If Obama is in a hurry to form his team he has ample reasons for it. There is a lot to be done and wasting time could be fatal if he wishes to fulfill his promises. He has already promised an economic stimulus package, which will create 2.5 million jobs over the next two years. It is a challenging task indeed. He has already decided a part of his team. He plans to name Larry Summers, a Treasury secretary during the Clinton administration, to head the National Economic Council. Treasury secretary is Timothy Geithner, president of the New York Federal Reserve.
“Our hope is that the new Congress begins work on this as soon as they take office in early January, because we don’t have time to waste here,” David Axelrod, Obama’s chief strategist, said on Fox News Sunday, while talking about the spiraling economic crisis. “We want to hit the ground running on Jan. 20.”

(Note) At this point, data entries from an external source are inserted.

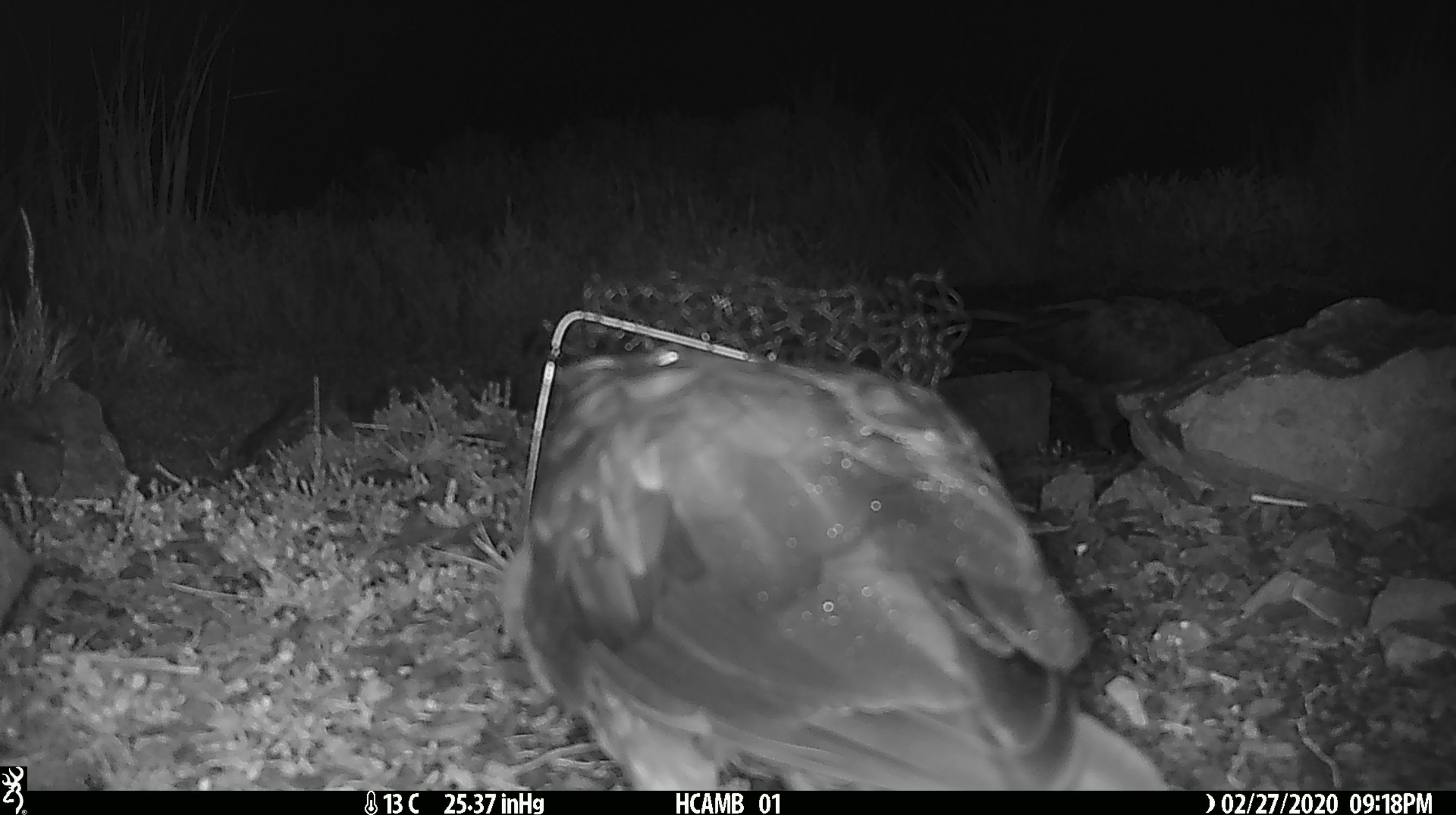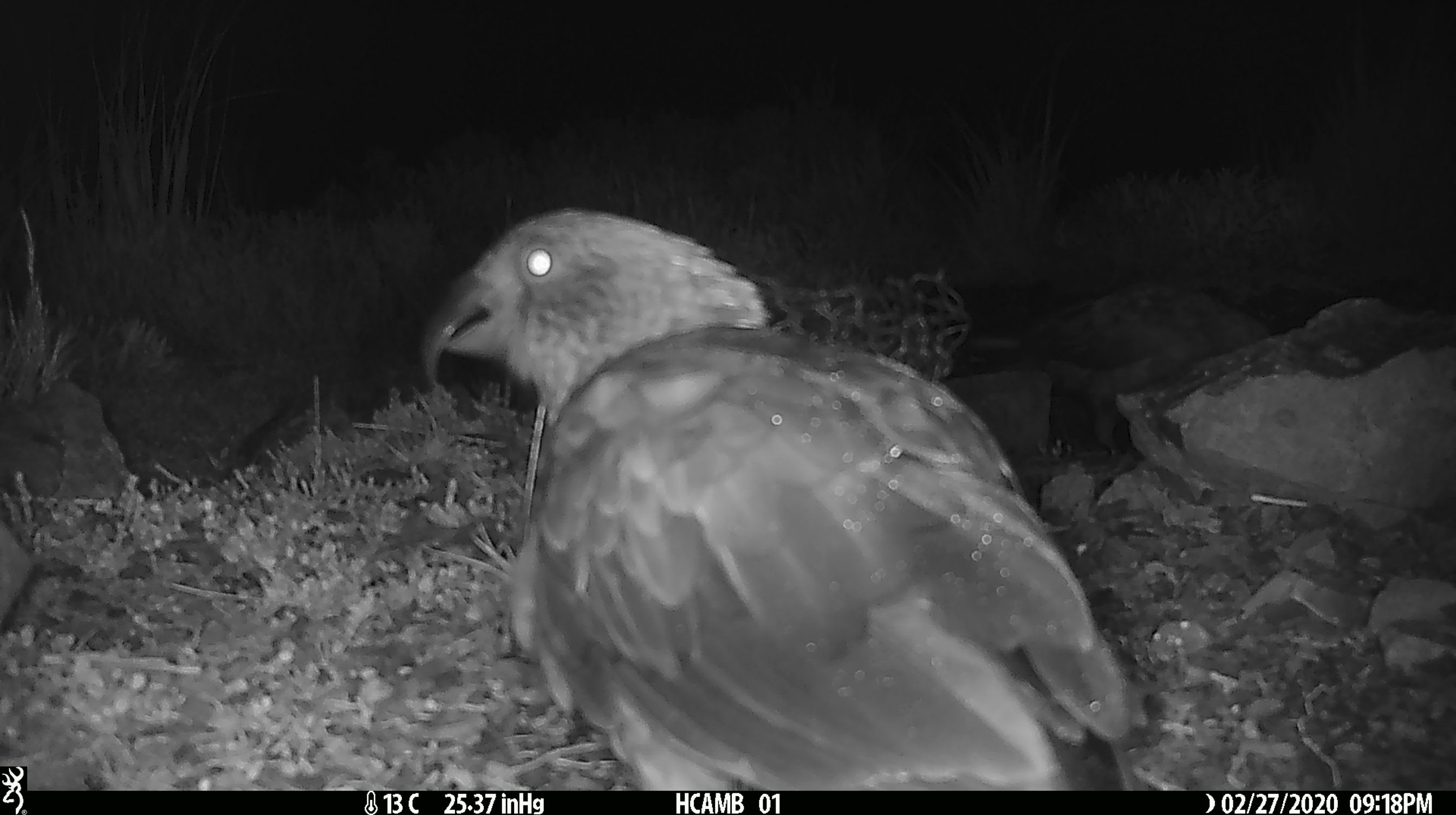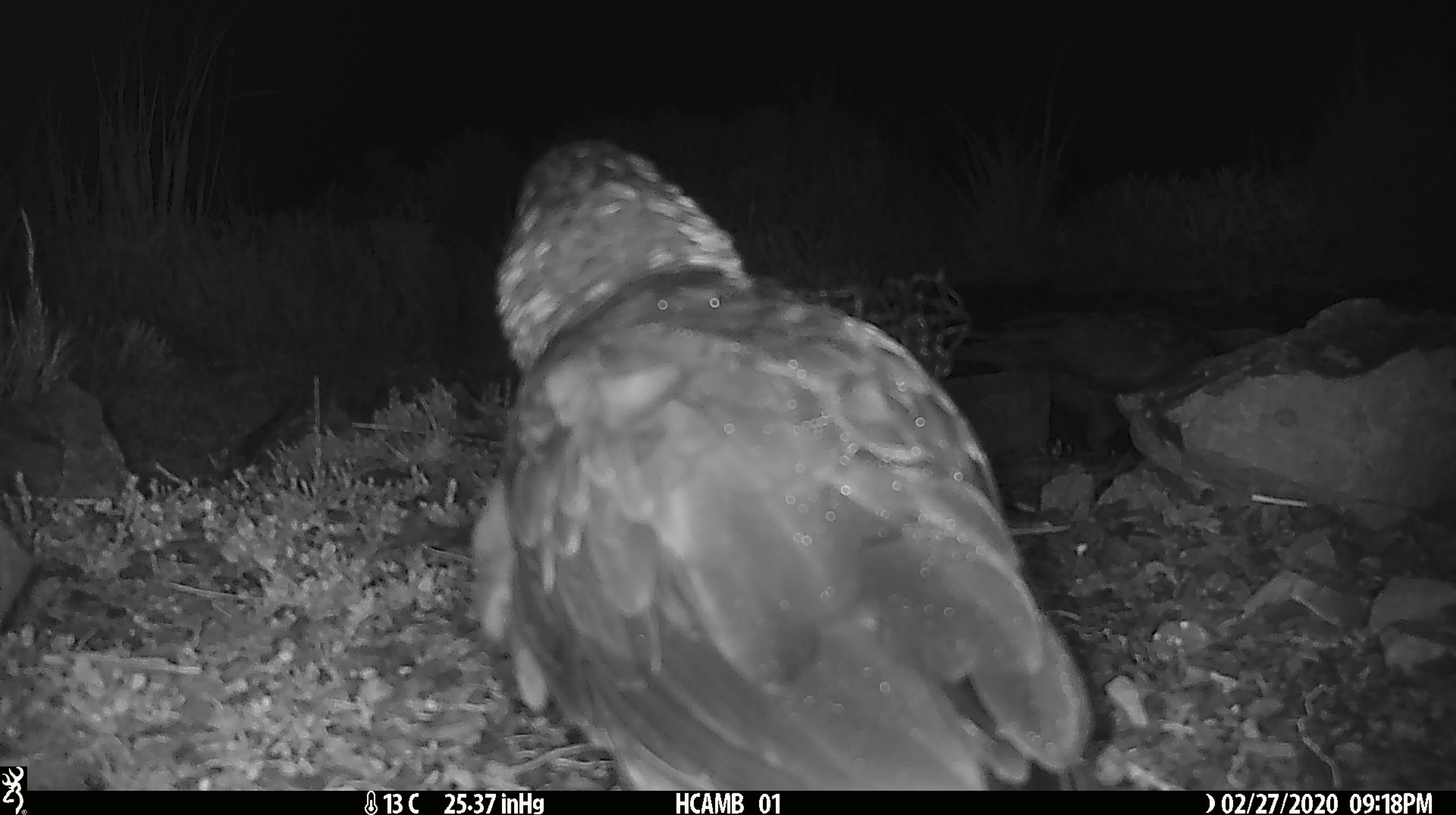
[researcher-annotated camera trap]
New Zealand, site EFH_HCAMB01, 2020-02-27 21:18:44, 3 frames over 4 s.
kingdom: Animalia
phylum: Chordata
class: Aves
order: Psittaciformes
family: Strigopidae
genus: Nestor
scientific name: Nestor notabilis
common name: kea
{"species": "kea (Nestor notabilis)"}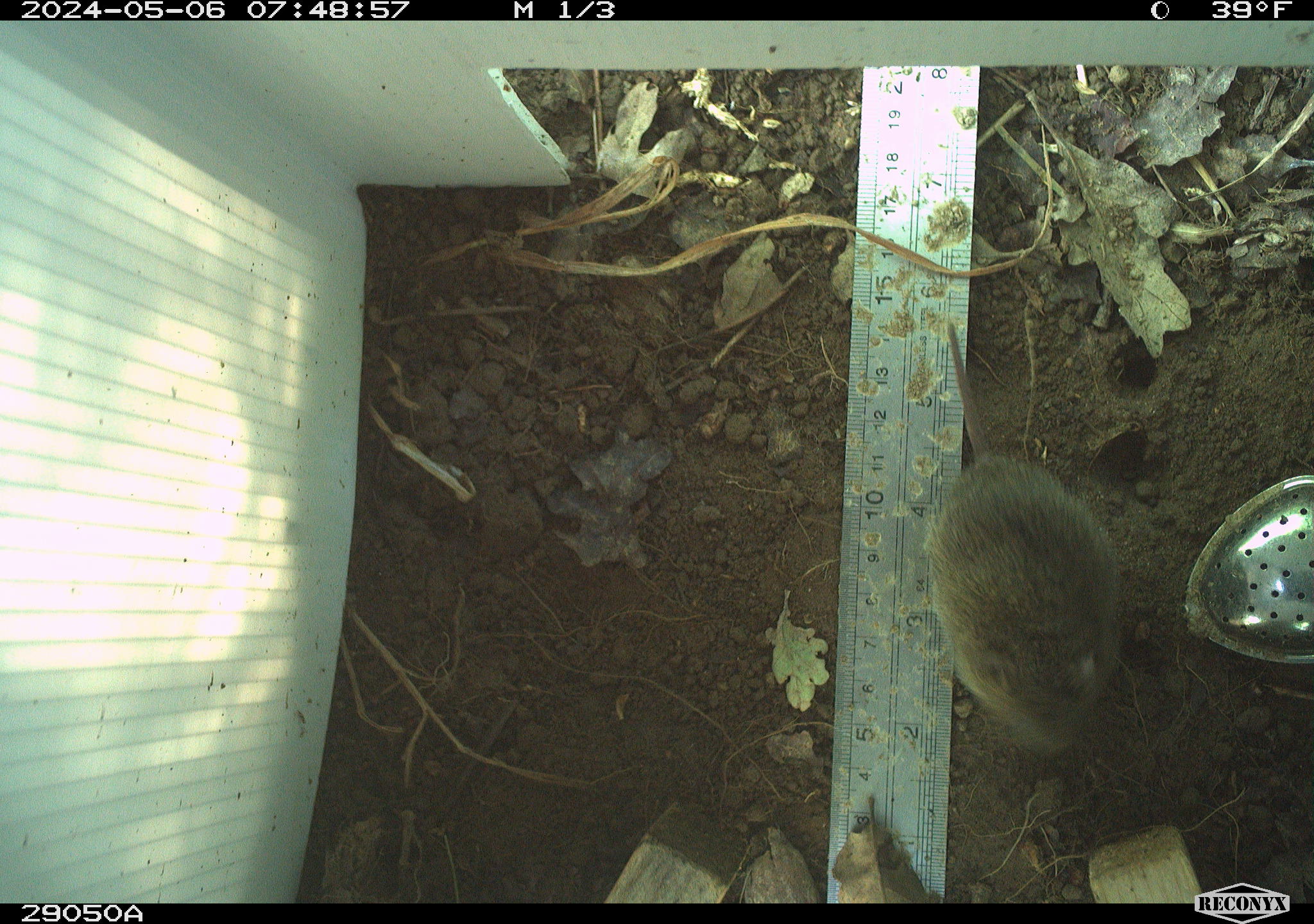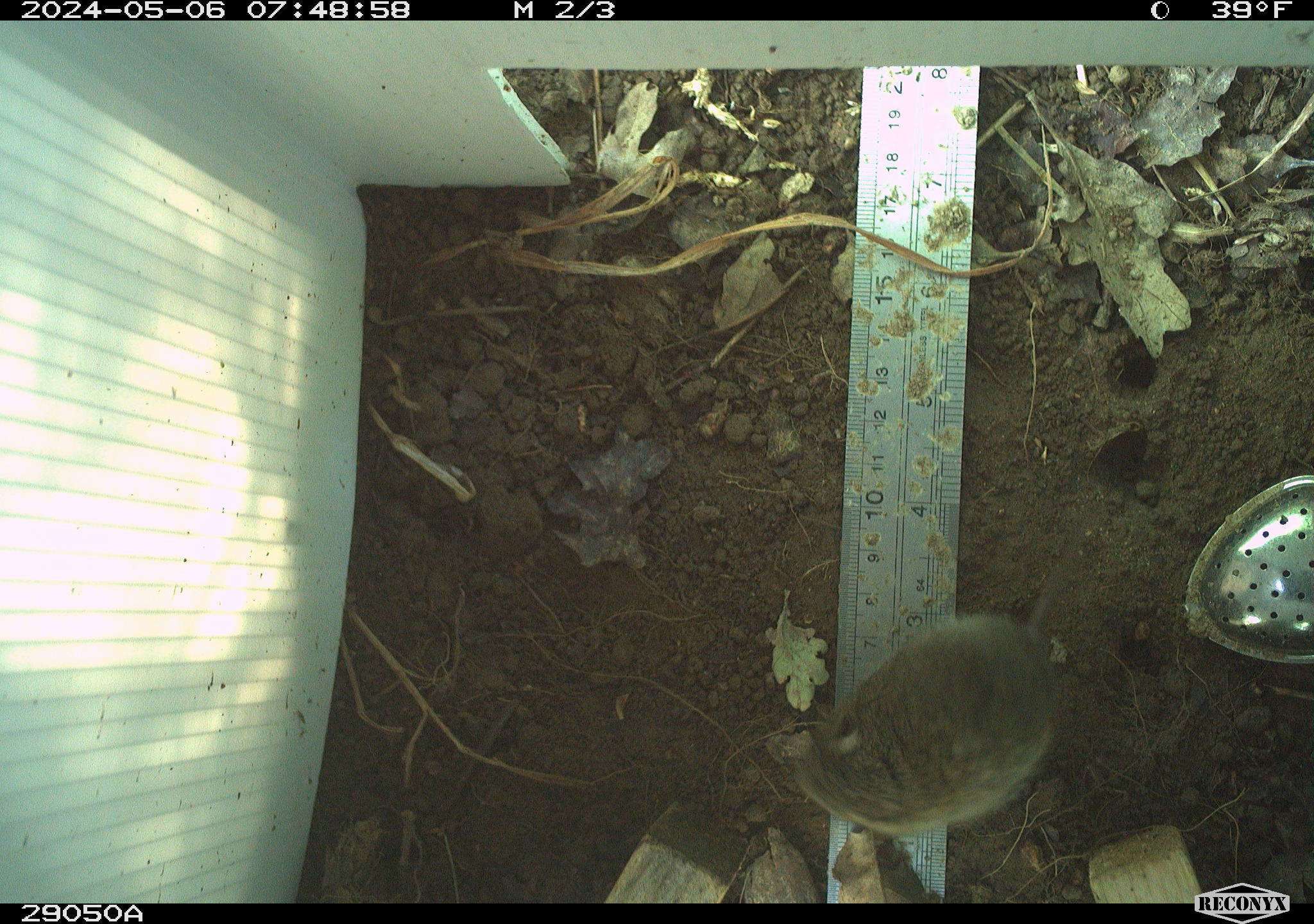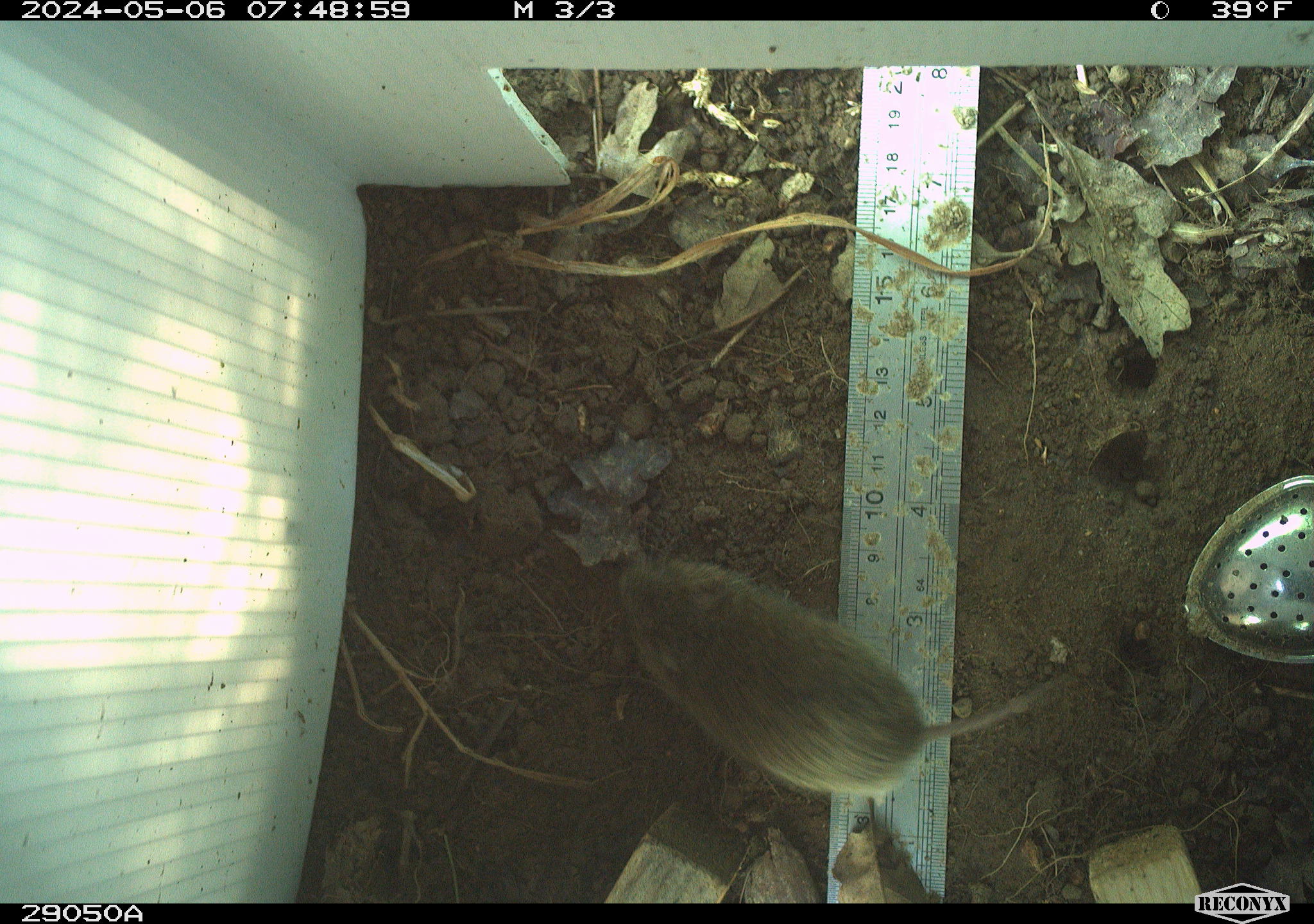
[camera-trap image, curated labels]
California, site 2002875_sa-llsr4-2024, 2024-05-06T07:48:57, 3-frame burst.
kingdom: Animalia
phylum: Chordata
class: Mammalia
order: Rodentia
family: Cricetidae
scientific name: Arvicolinae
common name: voles, lemmings, and muskrats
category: arvicolinae subfamily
Arvicolinae subfamily (voles, lemmings, and muskrats) (Arvicolinae).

“There’s certainly a tremendous pressure to name the team and thereby instill some confidence in the markets,” says Robert Reischauser, president of the Urban Institute and former head of the Congressional Budget Office. “There’s an effort to calm jittery nerves and show that this is not going to be Amateur Hour on Jan. 20.”
The markets are dependant on his announcements. He is in an awkward position as he has been elected but does not have the power to make the changes he wants to.
“This crisis is so deep that the markets would like to hear from Obama about what he has in mind,” says Greg Valliere, political strategist with the Stanford Financial Group. “The Congress looks dysfunctional and the Bush administration is out of gas.”
The situation now is that the old president has the powers, the new president the expectations. That can be confusing and even dangerous.